Damit wäre ich dann auch bei Ihnen angelangt, Herr Voßkuhle, der Sie für eine dritte Staatsgewalt stehen, die sich nicht weit von ihrer Rolle als Hofschranze preußischer Kaiser emanzipiert und bis heute keinerlei Ansätze zu tatsächlich effektivem Grundrechteschutz entwickelt hat, was ich umso besser weiß, da für mich gar nichts anderes in Betracht kam.
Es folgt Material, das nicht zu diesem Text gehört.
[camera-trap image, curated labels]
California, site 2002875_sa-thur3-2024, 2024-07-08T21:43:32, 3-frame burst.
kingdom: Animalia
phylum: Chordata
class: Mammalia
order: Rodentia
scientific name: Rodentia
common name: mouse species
Nach wie vor halte ich es für falsch, daß Ihr Gericht auf meine entsprechende Verfassungsbeschwerde die „Blockade des selbständigen Denkens“ als Zugangshürde zum Richteramt und damit auch für Rechtsanwälte beibehalten hat, die Ihr Richterkollege Ernst-Wolfgang Böckenförde sogar unter Applaus der damaligen Justiz-Elite in NJW 1997, 2935 beklagt hatte. und meine berufliche Aussonderung dafür mit einem erbärmlich rechtswidrigen Disziplinarverfahren belegt für mich noch immer, wie sehr die bundesdeutsche Justiz im Korpsgeist steckt, den der Hitler-Biograph Ian Kershaw als „Dem Führer entgegen arbeiten“ herausgearbeitet hatte. Kürzlich hatte ich mal wieder gelacht über die Zurückweisung einer Richterablehnung wegen Befangenheit gegen Ihren berichterstattenden Bundesverfassungsrichter Peter Müller im NPD-Verbotsverfahren, dessen Äußerungen zuvor als Ministerpräsident irrelevant gewesen sein sollen, weil es ja nicht auf die Richterpersönlichkeit ankommt, sondern nur auf die Pose, denn das war immerhin konsequent ehrlich in einer geistfeindlichen Justiz, die ihren Nachwuchs seine Ausbildungszeit mit opportunistischem Auswendiglernen vergeuden läßt. Die NPD macht übrigens jene Bundesbürger zu Wahlbürgern, denen die AfD zu intellektuell und die Reichsbürger zu bräsig sind – insbesondere weil die NPD seit der Abschaltung der V-Leute keine nennenswerte Rolle mehr spielt und weil Parteiverbote ein gefährliches Instrument in der Hand von Mitte-Ideologen sind, reicht mir das eigentlich um zu befürchten, daß ein NPD-Verbot eher politisches Versagen bei der V-Mann-Führung vertuschen als tatsächliche Gefahren abwehren soll, zumal es die NPD in ostdeutschen Landtagen immer unmöglich gemacht hat, rechtsextreme Probleme zu verleugnen. Das werde ich am 17. Januar 2017 erfahren, aber wenn Tatjana Festerling irgendwann mit ihren Mistgabeln auch vor Ihrem Bundesverfassungsgericht steht, dann war mir das mit diesem Beitrag zum 9. November 2016 sehr wichtig klarzustellen, daß das der von Ihrer eigenen Kaste entfesselte Mob sein wird und nicht meiner, weil ich schon immer für eine andere Perspektive stand und immer dafür stehen werde

Ihrem neopreußisch-nazional wiedererweckten Deutschland kann ich mich schon lange nicht mehr anpassen, weil ich gar nicht so degenerieren kann. Dafür stehen Sie, Herr Gauck, Herr Lammert, Herr Voßkuhle und Frau Merkel, dafür steht Ihr erbärmlicher 3. Oktober und dafür standen Sie als Vertreter des Bundes und der drei Staatsgewalten dieses Jahr verdient Ihrem Mob gegenüber, und letzte Nacht haben Sie in den USA mit dem Wahlsieg von Donald Trump gegen Hillary Clinton sehen können, wie schnell ein Rechtspopulist dieselbe Geistfeindlichkeit aufgreift, die dort die Fundamentalopposition der Republikaner und ihre Tea Party etabliert haben, so wie Sie das mit Ihrem völkischen Patriotismus seit der Wiedervereinigung betreiben.